- Born: December 28, 1985 (age 40)
- Genres: Contemporary classical music, Classical music, Baroque music, Early music, a cappella
- Occupations: Musician; singer;
- Instruments: Vocals, piano
- Years active: 2011–present
- Website: esteligomez.com

= Estelí Gomez =

American singer

Estelí Gomez (born December 28, 1985) is an American singer. She is a multiple Grammy Award winning musician.

In addition to her solo touring and recording career, Gomez is a founding member of Roomful of Teeth, recipients of the 2014 Grammy for "Best Chamber Music/Small Ensemble Performance", and they also performed at the 2015 ceremony. Roomful of Teeth was nominated again in 2016 for the album, Render.

Gomez received her second Grammy in 2017 for collaborating on the opening track of Yo-Yo Ma and the Silk Road Ensemble's Sing Me Home, which won in the category of "Best World Music Album" along with fellow Roomful of Teeth members Caroline Shaw, Cameron Beauchamp and Virginia Warnken Kelsey. She received her third Grammy for "Best Chamber Music/Small Ensemble Performance" in 2024 for her collaboration on Roomful of Teeth's record Rough Magic.

==Biography==
Gomez was born in Watsonville, California. She received her undergraduate degree from Yale, and a masters from McGill, where she studied with Sanford Sylvan.
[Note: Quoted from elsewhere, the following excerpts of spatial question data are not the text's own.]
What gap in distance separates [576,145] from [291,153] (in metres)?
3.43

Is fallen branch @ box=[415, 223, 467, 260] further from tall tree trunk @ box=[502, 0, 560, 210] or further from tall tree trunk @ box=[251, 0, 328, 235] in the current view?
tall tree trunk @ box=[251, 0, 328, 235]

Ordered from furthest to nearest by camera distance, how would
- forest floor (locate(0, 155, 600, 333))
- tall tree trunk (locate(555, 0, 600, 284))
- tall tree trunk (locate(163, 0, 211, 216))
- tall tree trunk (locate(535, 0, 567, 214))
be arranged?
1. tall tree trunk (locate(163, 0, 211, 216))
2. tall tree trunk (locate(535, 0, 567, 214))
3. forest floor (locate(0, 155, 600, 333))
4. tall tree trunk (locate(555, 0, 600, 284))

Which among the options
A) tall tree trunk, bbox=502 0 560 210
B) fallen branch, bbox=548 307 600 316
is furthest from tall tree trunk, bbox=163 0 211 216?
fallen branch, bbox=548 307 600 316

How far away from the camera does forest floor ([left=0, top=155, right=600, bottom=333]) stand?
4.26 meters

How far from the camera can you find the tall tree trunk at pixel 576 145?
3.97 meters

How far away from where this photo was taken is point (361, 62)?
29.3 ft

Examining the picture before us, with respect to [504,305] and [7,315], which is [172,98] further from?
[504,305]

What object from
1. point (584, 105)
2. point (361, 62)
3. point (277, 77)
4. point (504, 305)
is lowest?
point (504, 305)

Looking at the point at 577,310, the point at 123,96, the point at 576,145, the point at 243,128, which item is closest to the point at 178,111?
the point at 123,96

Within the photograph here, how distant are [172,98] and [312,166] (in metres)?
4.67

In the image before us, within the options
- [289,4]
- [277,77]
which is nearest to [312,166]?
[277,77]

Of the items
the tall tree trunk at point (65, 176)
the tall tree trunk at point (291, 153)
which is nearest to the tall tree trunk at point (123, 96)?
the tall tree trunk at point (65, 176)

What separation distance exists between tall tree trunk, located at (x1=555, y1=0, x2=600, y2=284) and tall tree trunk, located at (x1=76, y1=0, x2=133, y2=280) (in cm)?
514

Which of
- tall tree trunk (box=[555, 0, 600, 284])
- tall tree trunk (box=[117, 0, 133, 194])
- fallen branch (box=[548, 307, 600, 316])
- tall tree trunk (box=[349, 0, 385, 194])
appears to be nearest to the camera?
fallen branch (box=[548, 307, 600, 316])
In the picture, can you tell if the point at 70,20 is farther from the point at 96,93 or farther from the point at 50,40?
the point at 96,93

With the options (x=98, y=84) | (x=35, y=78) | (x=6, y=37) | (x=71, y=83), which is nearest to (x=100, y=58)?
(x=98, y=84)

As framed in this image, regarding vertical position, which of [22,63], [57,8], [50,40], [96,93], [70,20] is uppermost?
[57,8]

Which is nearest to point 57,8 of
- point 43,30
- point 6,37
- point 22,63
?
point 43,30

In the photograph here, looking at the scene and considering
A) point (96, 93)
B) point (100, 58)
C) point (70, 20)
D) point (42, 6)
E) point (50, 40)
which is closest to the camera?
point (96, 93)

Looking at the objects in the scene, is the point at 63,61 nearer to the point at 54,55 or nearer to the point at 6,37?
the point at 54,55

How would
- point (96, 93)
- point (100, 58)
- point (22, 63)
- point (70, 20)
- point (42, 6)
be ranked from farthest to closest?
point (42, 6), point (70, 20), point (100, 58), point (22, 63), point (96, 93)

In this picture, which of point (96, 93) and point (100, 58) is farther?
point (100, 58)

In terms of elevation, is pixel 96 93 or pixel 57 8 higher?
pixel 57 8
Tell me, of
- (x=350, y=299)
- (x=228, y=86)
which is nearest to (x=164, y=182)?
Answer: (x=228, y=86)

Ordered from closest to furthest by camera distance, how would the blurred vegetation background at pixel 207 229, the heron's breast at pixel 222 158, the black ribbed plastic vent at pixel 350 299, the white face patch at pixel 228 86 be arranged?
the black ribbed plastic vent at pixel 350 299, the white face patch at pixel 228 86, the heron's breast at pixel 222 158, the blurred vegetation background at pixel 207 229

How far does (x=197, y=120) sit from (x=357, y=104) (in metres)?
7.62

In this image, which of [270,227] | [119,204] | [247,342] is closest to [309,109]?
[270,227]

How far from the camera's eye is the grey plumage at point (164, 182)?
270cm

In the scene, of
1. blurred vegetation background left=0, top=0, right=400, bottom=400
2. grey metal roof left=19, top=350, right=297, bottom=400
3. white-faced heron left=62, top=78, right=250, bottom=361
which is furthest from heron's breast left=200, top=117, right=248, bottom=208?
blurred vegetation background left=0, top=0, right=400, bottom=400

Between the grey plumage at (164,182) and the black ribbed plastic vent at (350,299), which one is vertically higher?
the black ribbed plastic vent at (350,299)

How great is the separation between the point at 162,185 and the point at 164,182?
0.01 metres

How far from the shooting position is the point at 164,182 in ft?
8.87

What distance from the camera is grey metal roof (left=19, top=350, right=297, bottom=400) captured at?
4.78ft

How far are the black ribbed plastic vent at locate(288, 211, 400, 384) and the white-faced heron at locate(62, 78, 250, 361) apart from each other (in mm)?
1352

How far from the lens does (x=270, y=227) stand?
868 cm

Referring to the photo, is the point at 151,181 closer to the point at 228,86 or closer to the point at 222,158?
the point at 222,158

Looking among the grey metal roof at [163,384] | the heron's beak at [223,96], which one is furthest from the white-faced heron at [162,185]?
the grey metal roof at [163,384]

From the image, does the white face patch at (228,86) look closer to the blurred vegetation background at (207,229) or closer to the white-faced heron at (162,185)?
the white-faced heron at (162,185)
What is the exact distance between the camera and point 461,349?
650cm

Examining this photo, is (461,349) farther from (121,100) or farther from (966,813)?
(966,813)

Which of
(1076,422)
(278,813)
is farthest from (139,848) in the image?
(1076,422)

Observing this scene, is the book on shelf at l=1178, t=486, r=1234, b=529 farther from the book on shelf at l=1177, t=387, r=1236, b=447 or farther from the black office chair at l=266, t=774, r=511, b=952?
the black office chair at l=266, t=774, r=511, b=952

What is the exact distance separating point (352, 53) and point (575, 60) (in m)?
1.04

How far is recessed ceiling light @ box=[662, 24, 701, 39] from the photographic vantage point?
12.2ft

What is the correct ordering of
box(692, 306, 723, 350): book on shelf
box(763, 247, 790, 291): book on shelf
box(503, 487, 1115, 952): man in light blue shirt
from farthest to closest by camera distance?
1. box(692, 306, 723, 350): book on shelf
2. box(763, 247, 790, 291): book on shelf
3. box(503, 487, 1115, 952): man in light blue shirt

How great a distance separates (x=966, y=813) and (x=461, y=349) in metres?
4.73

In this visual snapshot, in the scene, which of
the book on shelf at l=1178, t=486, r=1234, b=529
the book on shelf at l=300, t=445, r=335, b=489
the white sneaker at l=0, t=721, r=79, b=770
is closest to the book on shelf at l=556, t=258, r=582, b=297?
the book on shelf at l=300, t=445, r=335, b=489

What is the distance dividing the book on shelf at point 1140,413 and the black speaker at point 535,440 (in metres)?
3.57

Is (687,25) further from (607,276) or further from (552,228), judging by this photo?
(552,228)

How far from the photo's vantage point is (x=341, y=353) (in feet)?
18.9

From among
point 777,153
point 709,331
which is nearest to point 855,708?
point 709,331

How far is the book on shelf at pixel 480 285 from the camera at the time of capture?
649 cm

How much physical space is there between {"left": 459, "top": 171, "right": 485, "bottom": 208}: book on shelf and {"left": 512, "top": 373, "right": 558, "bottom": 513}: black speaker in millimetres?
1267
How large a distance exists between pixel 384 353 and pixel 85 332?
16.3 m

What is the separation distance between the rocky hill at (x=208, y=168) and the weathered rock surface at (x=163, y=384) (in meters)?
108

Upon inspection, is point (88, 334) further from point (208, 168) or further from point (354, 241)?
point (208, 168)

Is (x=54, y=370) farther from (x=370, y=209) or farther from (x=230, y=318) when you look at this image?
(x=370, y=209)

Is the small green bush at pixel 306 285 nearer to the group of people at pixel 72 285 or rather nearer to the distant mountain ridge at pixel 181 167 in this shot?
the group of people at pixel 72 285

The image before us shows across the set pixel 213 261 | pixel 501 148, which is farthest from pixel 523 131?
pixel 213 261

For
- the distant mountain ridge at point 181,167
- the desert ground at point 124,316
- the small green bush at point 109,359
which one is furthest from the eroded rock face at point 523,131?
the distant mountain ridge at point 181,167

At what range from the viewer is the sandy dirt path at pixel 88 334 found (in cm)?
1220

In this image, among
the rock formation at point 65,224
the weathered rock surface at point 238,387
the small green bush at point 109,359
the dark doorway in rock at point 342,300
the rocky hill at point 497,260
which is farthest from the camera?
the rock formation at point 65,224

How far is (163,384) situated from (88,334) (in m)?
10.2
She first gained international acclaim in 2011 when she received first prize in the Canticum Gaudium International Early Music Vocal Competition in Poznań, Poland.

She has been praised for her "clear, bright voice" in The New York Times, and for an "artistry that belies her young years" in the Kansas City Metropolis, and has been a featured performer at the Kennedy Center, the University of Oregon's Music Today Festival, and many other venues and festivals around the world.

In 2017, she was the featured soloist for the Seattle Symphony's recording of Nielsen: Symphony No 3, Symphony No 4, and toured with Conspirare as a part of its new major work, Considering Matthew Shepard, for the 2017/2018 season. In February 2018, she returned to Carnegie Hall, performing songs by Philip Glass and arranged by Nico Muhly.

In 2019, Gomez joined the faculty of Lawrence University in Appleton, Wisconsin, as an Assistant Professor of Voice.

In 2024, Gomez co-edited the book Historical Performance and New Music: Aesthetics and Practices and co-wrote the chapter "Feeding the Flexible Omnivore: Collaborative Systems in A Far Cry and Roomful of Teeth".